Tasks to perform:
**a.** Please reproduce the stretch of the commodity investing article from "Analysts expect the" through "since the 1960s.?" word for word.
**b.** Write a continuation of the commodity investing article, beginning right after its last sentence.

Supplied text:
---

The mood always gets jittery when the stock market is at an all-time high and threatening to cross another peak. The market has already gained around 26% from the end of the last year and this seems to be a tad excessive than what even the most optimistic can be comfortable with. The markets, now many believe, are due for a correction. While this belief may be tested in the coming months, there are enough signals that suggest now maybe a good time to diversify and get in some protection in case of a downside.

While the equity story will remain to be robust in the long-run, and investors are advised to allocate a major portion of the portfolio to equities, it is the smaller portion that needs to be taken care of. Wealth managers strongly believe that even though the market is booming, now is a good time to allocate assets in other avenues, especially if you have a full equity portfolio.

So while there is the usual diversification to debt-based instruments, the commodity sector also offers several opportunities. And this avenue has been seeing an increasing influx of high net worth individuals taking an exposure. But a large number of people prefer to stay away. ?I have been told that there is nothing called commodities investing, it is just smart trading and more often gambling? says Jyoti Thakkar, a successful entrepreneur and an avid investor who has seen her portfolio grow ten-fold in the past five years.

And Thakkar is just one of the many HNIs who have been misinformed about commodity investing. Then there are others who have burnt their fingers in this avenue and are reluctant to come back. ?I was advised to take position in sugar futures and since sugar prices tumbled, I had to take huge losses,? says R Chintaman, a senior executive in a multinational. A traditional equity and real estate investor, ventured with huge funds to gain from the sugar price growth only to discover that India had a bumper crop and global prices also crashed.

All these factors have led to many opportunities being let aside, especially in metal commodities. Most of the non-ferrous metals like aluminium, tin, zinc and lead are in their most virtuous cycle where returns have been more than just smart. Tin has been the leader of the pack with a return of almost 32%, on a year-on-year basis. And while aluminium seems to have cooled off and returns just about 3% on a year-on-year basis in the month of September, its average monthly gain for the past year has been around 17% and has gained 48% in the past three years. Not to mention the ever favourite precious gold, which has been on a steady climb for the past couple of years.

Metal advantage

Analysts expect the trend in commodity prices to hold, especially in India. Francisco Blanch, head-global commodities research, Merrill Lynch, in an interview to Financial Times said, ?Commodity booms or commodity investment ?super-cycles,? as we like to refer to them, occur every 25 to 40 years, and there are always different factors driving them.

In the most recent one, we are seeing strong demand growth in energy and metals commodities, primarily driven by China and other emerging markets around the world. This has been backed up by strong growth in developed economies, such as Europe and North America. With world GDP growth running at nearly 5%, we are currently witnessing the strongest, steadiest, longest global economic cycle since the 1960s.?

---

Information provided:
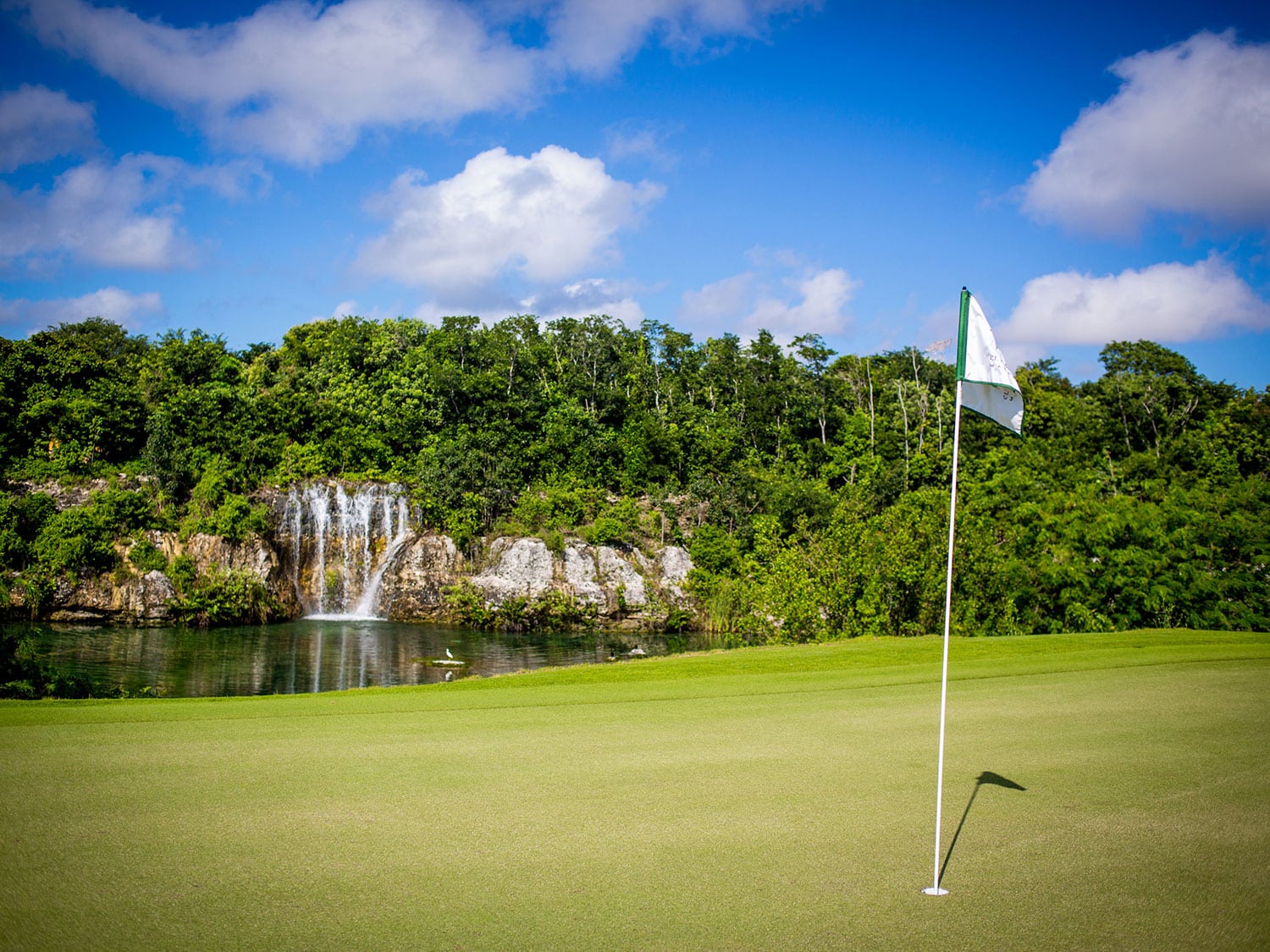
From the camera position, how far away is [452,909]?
5.31 metres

---

Results:
**a.**
Analysts expect the trend in commodity prices to hold, especially in India. Francisco Blanch, head-global commodities research, Merrill Lynch, in an interview to Financial Times said, ?Commodity booms or commodity investment ?super-cycles,? as we like to refer to them, occur every 25 to 40 years, and there are always different factors driving them.

In the most recent one, we are seeing strong demand growth in energy and metals commodities, primarily driven by China and other emerging markets around the world. This has been backed up by strong growth in developed economies, such as Europe and North America. With world GDP growth running at nearly 5%, we are currently witnessing the strongest, steadiest, longest global economic cycle since the 1960s.?

**b.**
While some hard core analysts believe that investors might have missed the boat as commodity prices have started climbing long ago and they might be peaking now and investors could end up buying at the top of the market. Yes, prices have climbed since the past three years, secularly across metal commodities and they are expected to stay buoyant.

?We have a major investment backlog across most commodity sub-sectors after over 20 years of low and range-bound commodity prices. You will only get a permanent downward correction in prices when the commodity markets become oversupplied. With resource nationalism on the rise and the limited investment that the sector is currently attracting, I think the cycle could last for at least five to 10 more years,? Blanch added.

Jim Rogers, a commodity investment guru, believes that most metal commodities are still far away from their historical peaks and therefore with rising economic activity, they are bound to climb. He also expects that there would be corrections on the way to the top. ?The Fed rate cut will create inflationary pressure and this will mean that commodity prices will rise,? he added.

From an Indian perspective, metal commodities, both ferrous and non-ferrous and precious metals are considered to be a better bet than agri-commodities. Not to say that there are no opportunities there. Analysts and trade experts fear government interference into agri-markets could send all calculations and forecasts into a tizzy.

Moreover, there are relatively few dynamics that are applicable to the metal industry that makes it an easier place to start a commodity exposure than other commodities, believes a fund manager.

The enablers

For investors, several brokerage houses have lined up commodity trading facilities on the national commodity exchanges. Most of them are members on both the exchanges. It requires visiting a broker and getting to know the formalities, which are quite the same as opening a stock broking account. However, each broker offers a set of facilities that will enable you to leverage margins, in case you are interested in playing the speculation game. Mostly the brokerage houses also provide strong in-house research that could help you take decisions.

The recent move by Reliance Money to tie up with CMC Markets of the UK will also enable you to trade directly on the London Metal Exchange or any other major commodity exchange, as a part of your allowance of remitting $200,000 in overseas investments. Even here, the documentation is not cumbersome and there have been examples where investors have gained from overseas deals. In addition, the company also offers systematic training facilities to enhance your knowledge.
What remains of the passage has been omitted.